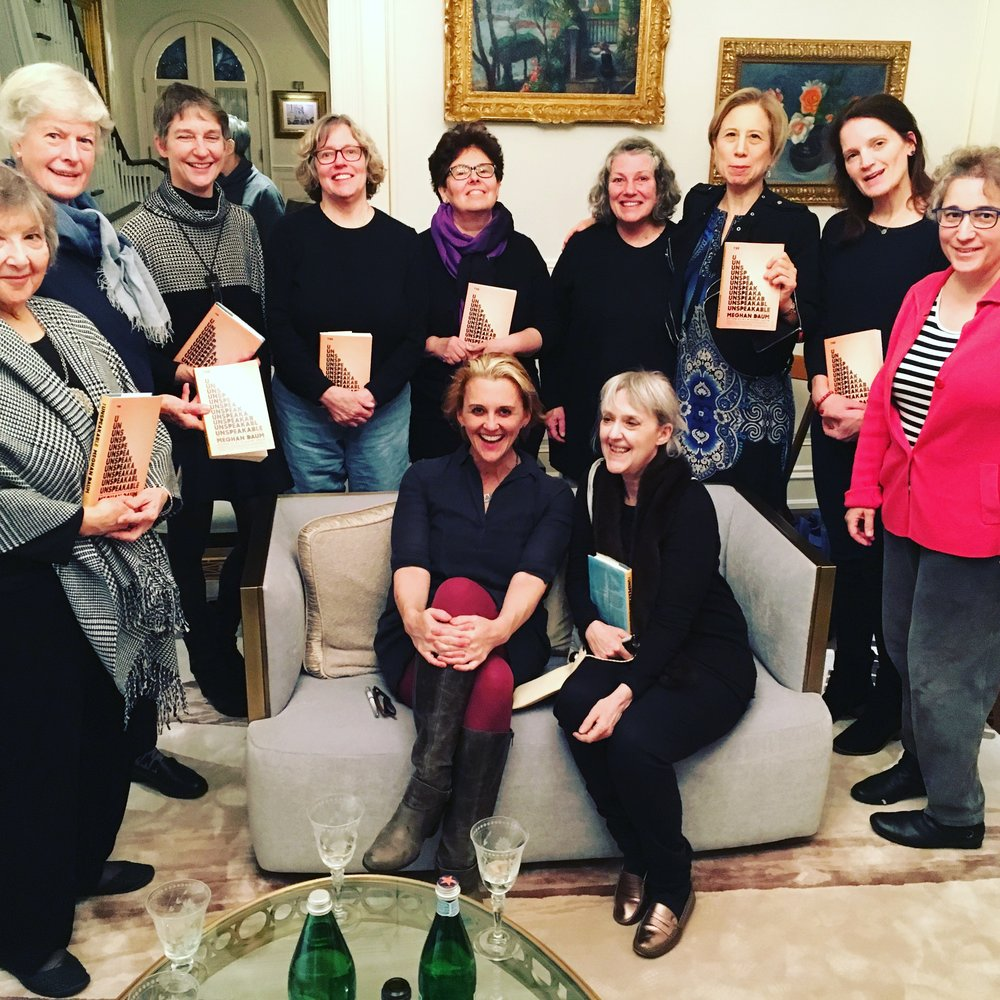 Meghan Daum at her Pop-Up Book Group for THE UNSPEAKABLE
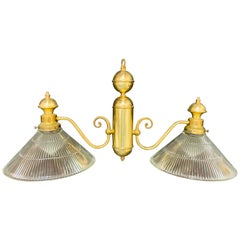 Georgian Brass Two Flared Glass Shades Pendant or Chandelier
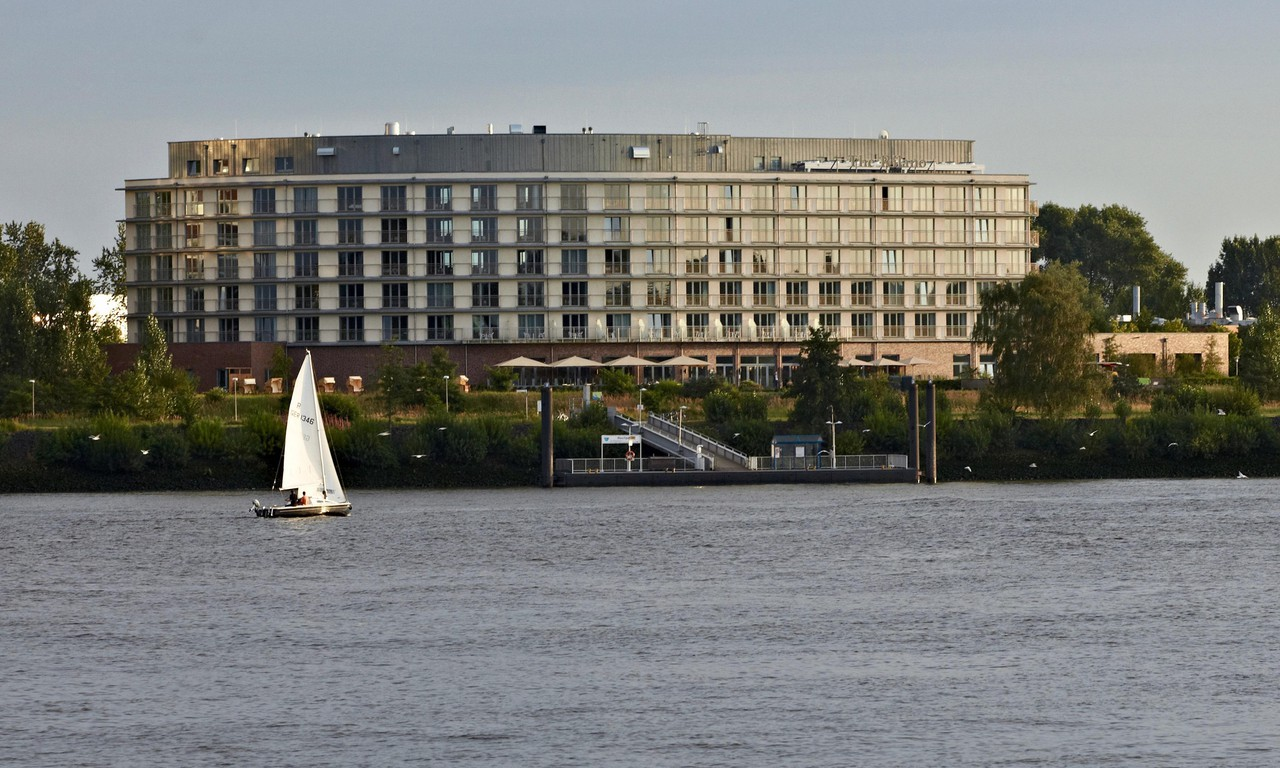 Hamburg   The Rilano Hotel Hamburg image 1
◇ ◇ ◇ ◇ ◇
§ WHAT IS REQUIRED: Transcribe each line above exactly, pictures excluded.

§ THE COMPLETED TASK:
 Meghan Daum at her Pop-Up Book Group for THE UNSPEAKABLE
 Georgian Brass Two Flared Glass Shades Pendant or Chandelier
 Hamburg   The Rilano Hotel Hamburg image 1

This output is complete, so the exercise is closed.